How does a quarterback get sacked, fumble and still throw a touchdown on the same play?
Just ask Shawn Stankavage.
Stankavage, a senior signal caller for Cardinal Gibbons (Raleigh, N.C.) High found himself as the answer to that riddle on a play in the third quarter of Gibbons’ 33-28 loss to Southern High (Durham) in the Class 3AA second round playoffs. With the ball at the 5-yard-line, Stankavage scrambled right to avoid a Southern rush, but slipped and lost the ball as he fell to the grass.

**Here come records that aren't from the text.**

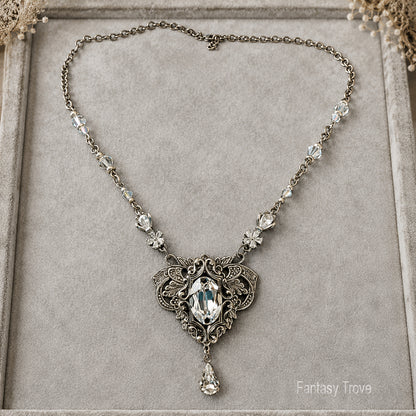 An ornate elven-style necklace with a vintage silver filigree pendant featuring a large marquise-cut Swarovski crystal and smaller clear crystals along the chain, displayed on a gray velvet jewelry box.  Fantasy princess bridal jewelry.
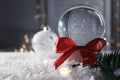 Christmas glass globe with artificial snow against blurred background Royalty Free Stock Photo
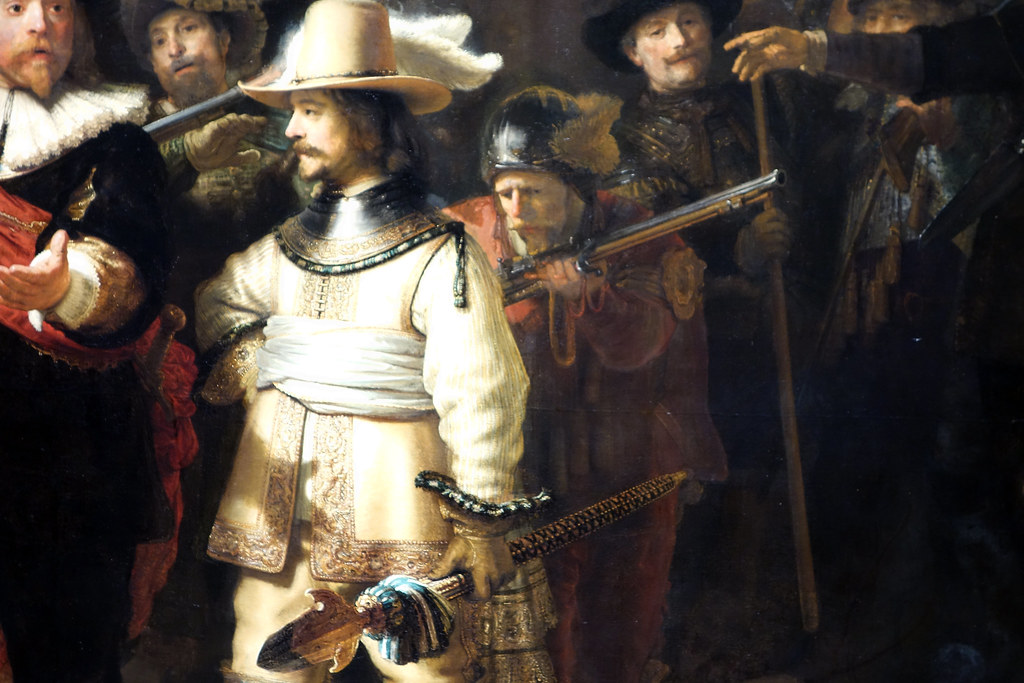 Rembrandt's The Night Watch group portrait showing a guard blowing out a pan in 17th-century Holland filling my close file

Yet, instead of jumping on the ball and completing the turnover, a Southern defender attempted to scoop the ball and run upfield. That turned out to be a big mistake. The Southern player whiffed at the ball which appeared to take a slight deflection off his shoe, which kept it moving. The trajectory of the rolling ball carried it almost directly back into the hands of Stankavage, who had lifted himself off the turf.
As the Southern defense began to celebrate what it thought was a sack and dead ball, Stankavage got back to work. The Cardinal Gibbons star picked up the ball, re-started his roll to the right and connected with wide receiver Dante DiMaggio in the back of the end zone.
If it seems like it isn't possible for all of this to happen in one play, in a sense you're correct. While everything took place following a single snap, for football scoring purposes the play is actually broken down into two separate conclusive events, as discussed in great detail right here.
Essentially, these are the three steps that unfold in Stankavage's touchdown play:
The ball is snapped and the QB drops. The backfield is clear and the QB is looking to pass. The play is ruled by the scorer to be a pass play.
The QB is stripped of the ball. The scorer awards a fumble. In this case, the tackle that is always awarded with every fumble meets the criteria of a sack (QB, behind scrimmage, intending to pass) and thus a sack is awarded. At this point the play is a sack-fumble.
The QB recovers the ball. Regardless of what happens from here, the play is now broken and thus the scorer cannot award another sack. The QB may make a forward pass after a fumble if a) the fumble is ruled as unintentional or b) if the fumble is ruled intentional and does not, at any time, move forward.
Fittingly, the touchdown was easily the wildest in Gibbons’ season-ending loss, though it was nearly topped on the final play of the game. Trailing by five at the 13-yard-line and needing a touchdown to advance, Stankavage took a snap with just 1.9 seconds remaining and got off a bullet of a pass to the end zone amidst a maelstrom of confusion over an apparent timing issue. The ball was still live and could have provided a win if it weren’t for a crashing Southern Spartans defender.